Muchos comentaristas modernos suponen que los versículos 24 y 25 fueron añadidos por unos discípulos del Apóstol, como conclusión al Evangelio, cuando empezó a difundirse, poco después de que San Juan lo hubiera acabado. En cualquier caso, el hecho es que ambos versículos aparecen en todos los manuscritos existentes del cuarto Evangelio.

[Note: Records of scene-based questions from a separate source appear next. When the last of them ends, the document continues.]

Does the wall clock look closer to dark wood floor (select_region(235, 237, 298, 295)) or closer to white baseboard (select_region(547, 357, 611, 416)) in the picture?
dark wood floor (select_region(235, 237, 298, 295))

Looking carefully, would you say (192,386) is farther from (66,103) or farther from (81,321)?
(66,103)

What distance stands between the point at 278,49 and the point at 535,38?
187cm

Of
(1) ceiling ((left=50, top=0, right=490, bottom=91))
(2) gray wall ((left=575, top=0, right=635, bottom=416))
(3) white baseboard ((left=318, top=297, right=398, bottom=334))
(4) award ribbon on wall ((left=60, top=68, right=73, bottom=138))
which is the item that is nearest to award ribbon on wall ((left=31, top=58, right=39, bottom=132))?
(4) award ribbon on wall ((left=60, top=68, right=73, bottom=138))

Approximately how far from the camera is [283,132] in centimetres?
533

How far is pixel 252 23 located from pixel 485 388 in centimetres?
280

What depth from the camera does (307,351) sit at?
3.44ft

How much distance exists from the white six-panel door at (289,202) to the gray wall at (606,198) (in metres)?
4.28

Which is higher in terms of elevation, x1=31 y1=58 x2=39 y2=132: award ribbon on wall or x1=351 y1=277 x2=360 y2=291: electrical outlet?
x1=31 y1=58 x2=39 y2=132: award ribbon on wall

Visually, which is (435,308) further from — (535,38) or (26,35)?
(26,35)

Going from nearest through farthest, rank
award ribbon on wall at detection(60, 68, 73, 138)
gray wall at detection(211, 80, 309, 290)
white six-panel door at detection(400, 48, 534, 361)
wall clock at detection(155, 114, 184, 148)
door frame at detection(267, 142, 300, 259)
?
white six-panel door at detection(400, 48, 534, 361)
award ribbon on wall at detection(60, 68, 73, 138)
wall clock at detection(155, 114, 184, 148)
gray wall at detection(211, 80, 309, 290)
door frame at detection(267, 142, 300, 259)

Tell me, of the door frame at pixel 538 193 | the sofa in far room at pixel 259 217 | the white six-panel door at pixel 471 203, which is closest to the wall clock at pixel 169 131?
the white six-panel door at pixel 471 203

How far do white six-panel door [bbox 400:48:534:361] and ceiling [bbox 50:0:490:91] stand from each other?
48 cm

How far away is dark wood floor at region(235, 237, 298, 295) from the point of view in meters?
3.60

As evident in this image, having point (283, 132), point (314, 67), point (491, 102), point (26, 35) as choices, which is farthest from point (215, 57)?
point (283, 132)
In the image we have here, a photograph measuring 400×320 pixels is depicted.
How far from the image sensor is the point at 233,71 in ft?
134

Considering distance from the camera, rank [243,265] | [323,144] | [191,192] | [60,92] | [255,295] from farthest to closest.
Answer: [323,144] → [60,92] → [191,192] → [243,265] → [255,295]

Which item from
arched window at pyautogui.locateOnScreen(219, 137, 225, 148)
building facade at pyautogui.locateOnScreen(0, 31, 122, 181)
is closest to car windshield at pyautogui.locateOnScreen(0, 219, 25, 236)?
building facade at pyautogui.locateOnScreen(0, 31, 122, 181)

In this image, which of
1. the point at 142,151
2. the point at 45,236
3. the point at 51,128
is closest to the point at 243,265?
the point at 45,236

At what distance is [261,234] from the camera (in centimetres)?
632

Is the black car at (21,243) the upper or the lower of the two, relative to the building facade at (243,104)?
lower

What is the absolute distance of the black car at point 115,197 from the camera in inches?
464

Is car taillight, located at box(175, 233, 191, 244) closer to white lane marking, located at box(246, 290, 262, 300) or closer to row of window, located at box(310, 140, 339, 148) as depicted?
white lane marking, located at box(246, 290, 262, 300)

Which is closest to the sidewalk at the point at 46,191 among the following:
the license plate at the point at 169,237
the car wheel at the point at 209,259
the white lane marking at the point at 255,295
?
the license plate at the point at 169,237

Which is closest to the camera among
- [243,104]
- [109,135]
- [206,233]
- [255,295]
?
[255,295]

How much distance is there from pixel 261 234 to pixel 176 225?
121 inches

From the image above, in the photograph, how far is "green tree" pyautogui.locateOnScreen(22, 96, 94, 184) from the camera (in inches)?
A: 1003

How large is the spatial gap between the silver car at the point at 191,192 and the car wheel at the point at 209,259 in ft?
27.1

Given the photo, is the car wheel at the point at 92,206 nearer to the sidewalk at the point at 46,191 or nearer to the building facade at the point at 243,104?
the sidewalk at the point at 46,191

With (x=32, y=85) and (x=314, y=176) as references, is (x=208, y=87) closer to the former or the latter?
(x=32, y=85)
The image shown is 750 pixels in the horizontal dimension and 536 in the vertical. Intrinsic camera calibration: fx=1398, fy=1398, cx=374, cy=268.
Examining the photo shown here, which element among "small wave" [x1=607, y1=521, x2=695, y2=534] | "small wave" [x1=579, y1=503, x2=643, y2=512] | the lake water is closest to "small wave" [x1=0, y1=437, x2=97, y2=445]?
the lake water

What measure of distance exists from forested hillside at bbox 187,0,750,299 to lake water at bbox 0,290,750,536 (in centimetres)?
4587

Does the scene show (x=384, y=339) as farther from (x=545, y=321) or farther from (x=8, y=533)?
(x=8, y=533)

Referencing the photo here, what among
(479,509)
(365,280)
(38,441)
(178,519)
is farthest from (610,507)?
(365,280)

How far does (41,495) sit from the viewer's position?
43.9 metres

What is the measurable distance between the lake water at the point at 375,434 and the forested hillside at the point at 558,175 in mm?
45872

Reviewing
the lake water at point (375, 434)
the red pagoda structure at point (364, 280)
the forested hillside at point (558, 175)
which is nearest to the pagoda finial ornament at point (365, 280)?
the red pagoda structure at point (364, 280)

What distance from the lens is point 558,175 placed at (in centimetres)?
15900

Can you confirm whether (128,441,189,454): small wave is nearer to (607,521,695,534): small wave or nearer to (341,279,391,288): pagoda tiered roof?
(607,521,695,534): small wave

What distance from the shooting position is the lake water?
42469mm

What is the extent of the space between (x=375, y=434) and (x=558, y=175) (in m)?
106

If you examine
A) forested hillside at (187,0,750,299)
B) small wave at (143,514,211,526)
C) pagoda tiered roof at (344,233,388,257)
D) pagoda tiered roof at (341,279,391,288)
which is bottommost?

Jn 21, 25. Lo que San Juan nos ha narrado bajo la inspiración del Espíritu Santo tiene una finalidad: fortalecer nuestra fe en Jesucristo mediante la consideración de lo que Él hizo y enseñó. Nunca agotaremos el rico e insondable contenido de la figura de Nuestro Señor, como tampoco lo agota el cuarto Evangelio. «Cuando comienza uno a interesarse por Jesucristo ya no le puede dejar. Siempre queda algo que saber, algo que decir; queda lo más importante. San Juan Evangelista termina su Evangelio precisamente así (Jn 21, 25). Es tan grande la riqueza de las cosas que se refieren a Cristo, tanta la profundidad que hemos de explorar y tratar de comprender (...), tanta la luz, la fuerza, la alegría, el anhelo que de Él brotan, tan reales son la experiencia y la vida que de Él nos viene, que parece inconveniente, anticientífico, irreverente, dar por terminada la reflexión que su venida al mundo, su presencia en la historia y en la cultura, la hipótesis, por no decir la realidad de su relación vital con nuestra propia conciencia, honestamente exige de nosotros» (Pablo VI, Audiencia General, 20 II 1974).